Risk management is a critical part of his marketing plan. How do fundamentals to supply and demand relate to his risk. Local and global weather, whether good or bad, influences supply. War can reduce supply. Inflation can reduce demand. Lewis follows hedge fund activity on the futures markets. Big investors can influence market prices and volatility for all crops, even if their activity is focused on corn and soybeans. MarketSense helps him evaluate his exposure to risk, identifying situations where he may want to sell more and situations where he may want to cut his losses – like when prices are poor and heading lower.
MarketSense does not bind Lewis to Cargill. He has a few options locally, including Viterra at Grimshaw north of the deep Peace River valley, and Cargill, Parrish and Heimbecker, Richardson and a new G3 at Rycroft south of the valley. “That big valley makes the trucks snort,” he says.
Breann and Bryce Moore
“Marketing seems like such a gamble. I feel like I’m at Vegas.”

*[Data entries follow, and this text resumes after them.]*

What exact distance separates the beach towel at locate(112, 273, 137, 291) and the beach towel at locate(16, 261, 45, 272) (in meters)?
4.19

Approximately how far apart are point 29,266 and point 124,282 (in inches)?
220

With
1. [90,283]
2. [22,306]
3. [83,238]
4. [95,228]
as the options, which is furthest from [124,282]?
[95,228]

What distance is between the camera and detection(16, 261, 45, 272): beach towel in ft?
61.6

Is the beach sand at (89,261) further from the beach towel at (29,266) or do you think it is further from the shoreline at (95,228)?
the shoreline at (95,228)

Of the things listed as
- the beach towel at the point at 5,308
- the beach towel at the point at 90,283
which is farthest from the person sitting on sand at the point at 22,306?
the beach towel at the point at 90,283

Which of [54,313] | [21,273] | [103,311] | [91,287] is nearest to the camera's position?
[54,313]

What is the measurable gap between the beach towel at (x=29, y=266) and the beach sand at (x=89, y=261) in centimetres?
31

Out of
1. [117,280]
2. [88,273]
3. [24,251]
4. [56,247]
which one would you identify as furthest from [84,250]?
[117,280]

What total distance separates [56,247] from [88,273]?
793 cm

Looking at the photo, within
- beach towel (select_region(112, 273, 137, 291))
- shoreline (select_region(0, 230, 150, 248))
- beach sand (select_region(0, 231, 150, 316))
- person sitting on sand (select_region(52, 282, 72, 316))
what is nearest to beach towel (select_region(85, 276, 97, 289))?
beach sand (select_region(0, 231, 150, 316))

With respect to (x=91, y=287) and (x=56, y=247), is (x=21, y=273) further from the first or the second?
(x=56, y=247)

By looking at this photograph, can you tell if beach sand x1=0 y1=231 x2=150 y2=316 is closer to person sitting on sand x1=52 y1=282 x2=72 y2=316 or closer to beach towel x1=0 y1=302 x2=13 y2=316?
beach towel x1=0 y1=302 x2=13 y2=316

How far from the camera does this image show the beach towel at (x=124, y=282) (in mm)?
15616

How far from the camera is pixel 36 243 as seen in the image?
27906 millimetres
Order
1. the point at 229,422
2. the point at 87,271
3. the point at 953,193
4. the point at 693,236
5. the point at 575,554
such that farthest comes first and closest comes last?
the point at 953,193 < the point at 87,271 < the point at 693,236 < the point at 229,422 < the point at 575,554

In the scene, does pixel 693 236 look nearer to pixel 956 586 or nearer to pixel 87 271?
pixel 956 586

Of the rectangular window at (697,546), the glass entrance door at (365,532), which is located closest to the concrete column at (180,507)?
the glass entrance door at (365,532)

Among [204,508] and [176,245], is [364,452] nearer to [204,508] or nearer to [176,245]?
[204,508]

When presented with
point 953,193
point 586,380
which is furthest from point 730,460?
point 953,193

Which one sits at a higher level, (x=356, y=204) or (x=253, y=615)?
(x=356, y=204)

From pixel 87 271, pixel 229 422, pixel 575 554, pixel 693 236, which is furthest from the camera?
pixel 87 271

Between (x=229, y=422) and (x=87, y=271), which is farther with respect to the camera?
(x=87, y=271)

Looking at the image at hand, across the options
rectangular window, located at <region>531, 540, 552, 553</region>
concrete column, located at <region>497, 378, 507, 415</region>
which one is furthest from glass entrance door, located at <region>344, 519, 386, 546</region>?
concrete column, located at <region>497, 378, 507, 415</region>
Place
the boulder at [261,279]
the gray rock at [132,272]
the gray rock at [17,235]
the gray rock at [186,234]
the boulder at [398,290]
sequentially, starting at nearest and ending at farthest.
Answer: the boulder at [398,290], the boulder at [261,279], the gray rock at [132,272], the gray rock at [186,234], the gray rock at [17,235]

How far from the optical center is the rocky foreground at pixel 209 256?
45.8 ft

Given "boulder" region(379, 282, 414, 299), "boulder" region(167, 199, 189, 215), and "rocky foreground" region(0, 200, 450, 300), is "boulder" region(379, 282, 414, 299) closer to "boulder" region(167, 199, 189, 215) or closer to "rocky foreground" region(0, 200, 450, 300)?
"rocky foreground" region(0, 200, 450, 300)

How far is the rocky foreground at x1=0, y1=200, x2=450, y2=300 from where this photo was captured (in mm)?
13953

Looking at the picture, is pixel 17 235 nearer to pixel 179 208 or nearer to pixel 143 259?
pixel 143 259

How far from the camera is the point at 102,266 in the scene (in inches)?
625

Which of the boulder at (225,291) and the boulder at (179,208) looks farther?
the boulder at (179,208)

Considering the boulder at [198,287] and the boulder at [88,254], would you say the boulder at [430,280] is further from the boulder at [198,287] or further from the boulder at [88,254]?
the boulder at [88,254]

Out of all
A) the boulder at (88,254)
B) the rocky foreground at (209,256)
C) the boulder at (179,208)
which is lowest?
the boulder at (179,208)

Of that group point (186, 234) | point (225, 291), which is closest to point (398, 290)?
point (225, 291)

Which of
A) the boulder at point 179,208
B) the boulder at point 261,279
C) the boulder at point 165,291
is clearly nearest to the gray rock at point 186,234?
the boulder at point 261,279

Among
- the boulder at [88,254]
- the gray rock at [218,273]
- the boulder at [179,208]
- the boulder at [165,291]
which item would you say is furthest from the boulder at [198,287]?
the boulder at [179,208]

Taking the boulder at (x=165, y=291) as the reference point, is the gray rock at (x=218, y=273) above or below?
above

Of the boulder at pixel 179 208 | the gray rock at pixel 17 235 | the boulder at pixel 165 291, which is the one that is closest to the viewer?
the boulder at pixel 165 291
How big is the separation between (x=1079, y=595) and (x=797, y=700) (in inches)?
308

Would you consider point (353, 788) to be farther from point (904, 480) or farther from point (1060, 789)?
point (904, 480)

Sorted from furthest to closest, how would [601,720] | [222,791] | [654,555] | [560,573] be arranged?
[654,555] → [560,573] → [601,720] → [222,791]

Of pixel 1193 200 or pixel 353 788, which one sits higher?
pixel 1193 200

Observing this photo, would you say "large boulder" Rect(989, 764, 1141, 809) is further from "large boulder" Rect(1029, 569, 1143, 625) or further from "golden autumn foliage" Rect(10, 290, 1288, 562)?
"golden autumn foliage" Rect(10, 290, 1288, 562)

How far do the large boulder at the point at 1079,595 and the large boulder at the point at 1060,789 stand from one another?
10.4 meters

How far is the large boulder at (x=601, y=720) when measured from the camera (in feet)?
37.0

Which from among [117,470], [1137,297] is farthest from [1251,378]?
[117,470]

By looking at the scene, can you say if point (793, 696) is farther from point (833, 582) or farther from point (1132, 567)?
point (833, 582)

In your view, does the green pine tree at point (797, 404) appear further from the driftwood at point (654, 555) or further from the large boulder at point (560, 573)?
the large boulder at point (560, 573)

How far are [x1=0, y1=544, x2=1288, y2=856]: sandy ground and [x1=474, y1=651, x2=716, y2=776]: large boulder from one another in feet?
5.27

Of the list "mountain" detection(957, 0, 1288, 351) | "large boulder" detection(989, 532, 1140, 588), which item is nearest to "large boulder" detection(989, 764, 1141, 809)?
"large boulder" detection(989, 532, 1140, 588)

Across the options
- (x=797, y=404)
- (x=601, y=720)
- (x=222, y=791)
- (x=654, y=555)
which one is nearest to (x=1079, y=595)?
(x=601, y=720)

The Moores like to look for major global weather events – frost, extreme rain, drought – that can trigger a panicked rally in the market. Bryce will go on Twitter and check as many opinions as possible. If market experts seem to think the supply effect won’t be as bad as the news suggests, they’ll make a quick sale to take advantage of the spike – because it won’t last. If it really is a major event, they’ll often wait because the rally could be long.
They also look for trade news, like when China quit buying Canadian canola or when Indonesia banned palm oil exports, that could trigger dramatic falls or spikes in local prices. Political unrest, like the war in Ukraine, also creates marketing opportunities. Bryce sees market specials from local grain buyers as indicators of a rally. “They’re trying to secure supply before the price goes up,” Bryce says, so he’ll often wait when he gets one of those notes.
To set expectations for the year, the Moores check on weather reports from Drew Lerner, the annual grain outlook from Brad Magnusson, and market outlook sessions at various conferences. Finally, their off-farm jobs – Breann is a retail agronomist at Midway Co-op in LeRoy and Bryce is a professional agronomy consultant with Western Ag – result in many conversations with other farmers. “I’ll come home and tell Bryce that farmers are selling for this and that reason,” Breann says.
“Marketing seems like such a gamble,” Bryce says. “I feel like I’m at Vegas.” To reduce some of that risk, they calculate cost of production to set a break-even price, and sell incrementally when prices are profitable. “We rarely sell more than 30 per cent at a time,” he says. They will also pre-sell if they can lock in a profit, but never more than 40 per cent of expected production.